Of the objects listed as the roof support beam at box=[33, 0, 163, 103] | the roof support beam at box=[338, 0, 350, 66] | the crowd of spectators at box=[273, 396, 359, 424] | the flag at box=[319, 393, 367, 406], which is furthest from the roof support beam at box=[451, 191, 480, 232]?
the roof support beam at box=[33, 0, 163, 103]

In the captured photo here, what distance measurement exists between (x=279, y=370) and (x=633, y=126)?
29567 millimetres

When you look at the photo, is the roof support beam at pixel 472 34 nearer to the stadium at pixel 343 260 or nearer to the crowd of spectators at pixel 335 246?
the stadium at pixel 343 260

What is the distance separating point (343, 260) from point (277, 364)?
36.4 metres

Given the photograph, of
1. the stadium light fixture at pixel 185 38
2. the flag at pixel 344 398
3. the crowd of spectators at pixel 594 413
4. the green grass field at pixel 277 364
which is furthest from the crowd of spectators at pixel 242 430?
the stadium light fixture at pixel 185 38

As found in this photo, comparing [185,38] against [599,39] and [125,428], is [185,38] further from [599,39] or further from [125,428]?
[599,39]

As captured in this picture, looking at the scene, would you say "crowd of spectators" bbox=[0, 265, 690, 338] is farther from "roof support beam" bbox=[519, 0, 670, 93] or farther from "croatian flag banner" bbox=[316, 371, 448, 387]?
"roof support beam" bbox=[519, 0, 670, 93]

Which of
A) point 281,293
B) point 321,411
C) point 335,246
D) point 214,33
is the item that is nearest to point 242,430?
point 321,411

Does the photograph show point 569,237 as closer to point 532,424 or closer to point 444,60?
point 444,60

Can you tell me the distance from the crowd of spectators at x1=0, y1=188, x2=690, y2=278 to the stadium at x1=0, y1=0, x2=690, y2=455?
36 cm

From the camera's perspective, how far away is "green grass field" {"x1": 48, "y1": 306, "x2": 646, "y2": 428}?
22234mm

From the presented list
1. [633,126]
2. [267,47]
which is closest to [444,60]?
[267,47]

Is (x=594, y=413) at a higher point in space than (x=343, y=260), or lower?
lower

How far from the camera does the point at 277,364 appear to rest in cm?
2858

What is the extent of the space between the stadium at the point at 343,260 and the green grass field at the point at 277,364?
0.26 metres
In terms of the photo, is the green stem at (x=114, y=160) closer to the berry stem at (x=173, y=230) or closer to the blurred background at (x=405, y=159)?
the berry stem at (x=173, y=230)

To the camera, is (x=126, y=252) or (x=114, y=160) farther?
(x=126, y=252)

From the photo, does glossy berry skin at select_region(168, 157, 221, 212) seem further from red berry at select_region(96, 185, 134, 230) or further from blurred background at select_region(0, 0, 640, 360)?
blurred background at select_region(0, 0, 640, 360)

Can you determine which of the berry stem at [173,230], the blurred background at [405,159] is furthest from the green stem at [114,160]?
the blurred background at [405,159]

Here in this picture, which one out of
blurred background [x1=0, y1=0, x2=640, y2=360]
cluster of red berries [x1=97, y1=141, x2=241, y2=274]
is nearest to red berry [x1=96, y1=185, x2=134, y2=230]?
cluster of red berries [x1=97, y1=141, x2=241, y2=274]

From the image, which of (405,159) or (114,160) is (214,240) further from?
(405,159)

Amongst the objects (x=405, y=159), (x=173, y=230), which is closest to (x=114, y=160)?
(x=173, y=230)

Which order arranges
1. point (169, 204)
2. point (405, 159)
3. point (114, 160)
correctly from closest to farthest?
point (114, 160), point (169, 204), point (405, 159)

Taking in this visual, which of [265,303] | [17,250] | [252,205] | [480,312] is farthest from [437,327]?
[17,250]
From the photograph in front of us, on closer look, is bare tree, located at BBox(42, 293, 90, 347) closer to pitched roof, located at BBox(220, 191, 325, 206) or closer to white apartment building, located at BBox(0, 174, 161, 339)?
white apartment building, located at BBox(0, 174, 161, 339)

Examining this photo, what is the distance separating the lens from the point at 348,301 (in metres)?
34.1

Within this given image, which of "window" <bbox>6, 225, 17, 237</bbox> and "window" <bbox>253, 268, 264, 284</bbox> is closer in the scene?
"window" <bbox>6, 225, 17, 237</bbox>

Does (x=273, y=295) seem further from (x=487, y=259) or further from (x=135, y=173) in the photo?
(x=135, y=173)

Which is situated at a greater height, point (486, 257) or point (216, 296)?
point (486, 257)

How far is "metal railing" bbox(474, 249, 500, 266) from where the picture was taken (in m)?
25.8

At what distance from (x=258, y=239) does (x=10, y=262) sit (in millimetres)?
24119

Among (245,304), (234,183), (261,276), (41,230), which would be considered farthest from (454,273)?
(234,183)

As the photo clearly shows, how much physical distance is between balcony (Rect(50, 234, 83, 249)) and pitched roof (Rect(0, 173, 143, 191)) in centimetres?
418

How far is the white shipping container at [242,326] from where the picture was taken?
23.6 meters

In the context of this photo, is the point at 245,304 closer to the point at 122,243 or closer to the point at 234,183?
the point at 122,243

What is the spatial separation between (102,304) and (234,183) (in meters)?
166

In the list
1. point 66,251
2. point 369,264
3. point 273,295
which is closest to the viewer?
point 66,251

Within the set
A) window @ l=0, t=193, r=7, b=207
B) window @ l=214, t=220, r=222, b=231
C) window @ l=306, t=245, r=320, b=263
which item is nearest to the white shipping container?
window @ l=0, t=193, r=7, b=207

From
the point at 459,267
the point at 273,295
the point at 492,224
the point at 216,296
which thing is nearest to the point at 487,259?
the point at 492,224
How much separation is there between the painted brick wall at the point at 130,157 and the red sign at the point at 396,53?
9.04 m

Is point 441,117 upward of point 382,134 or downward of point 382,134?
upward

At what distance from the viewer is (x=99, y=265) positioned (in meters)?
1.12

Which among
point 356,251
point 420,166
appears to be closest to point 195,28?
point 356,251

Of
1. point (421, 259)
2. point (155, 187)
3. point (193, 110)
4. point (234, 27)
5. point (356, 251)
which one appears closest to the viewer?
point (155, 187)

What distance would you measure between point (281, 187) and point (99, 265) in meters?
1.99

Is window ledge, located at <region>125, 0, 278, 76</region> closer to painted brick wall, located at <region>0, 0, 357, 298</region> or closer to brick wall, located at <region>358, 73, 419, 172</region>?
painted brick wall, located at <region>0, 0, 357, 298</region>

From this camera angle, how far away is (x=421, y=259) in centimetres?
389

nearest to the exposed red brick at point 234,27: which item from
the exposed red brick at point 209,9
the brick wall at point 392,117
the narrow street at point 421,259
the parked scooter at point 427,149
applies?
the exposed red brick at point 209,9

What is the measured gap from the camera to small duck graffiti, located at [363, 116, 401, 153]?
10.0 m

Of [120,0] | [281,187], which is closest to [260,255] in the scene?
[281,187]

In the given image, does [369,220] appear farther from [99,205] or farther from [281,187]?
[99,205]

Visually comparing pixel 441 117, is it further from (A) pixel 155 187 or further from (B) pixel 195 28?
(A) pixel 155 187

-*-*-

*CHALLENGE*: Repeat the entries word for word, starting at the line that contains "What is the measured" and ending with the last line of the entries.

*EXERCISE RESULT*:
What is the measured gap from the camera to small duck graffiti, located at [363, 116, 401, 153]?
10.0 m

Of [120,0] | [281,187], which is closest to [260,255] in the scene?
[281,187]

In the given image, does [369,220] appear farther from [99,205] or farther from [281,187]?
[99,205]

Visually comparing pixel 441 117, is it further from (A) pixel 155 187 or further from (B) pixel 195 28?
(A) pixel 155 187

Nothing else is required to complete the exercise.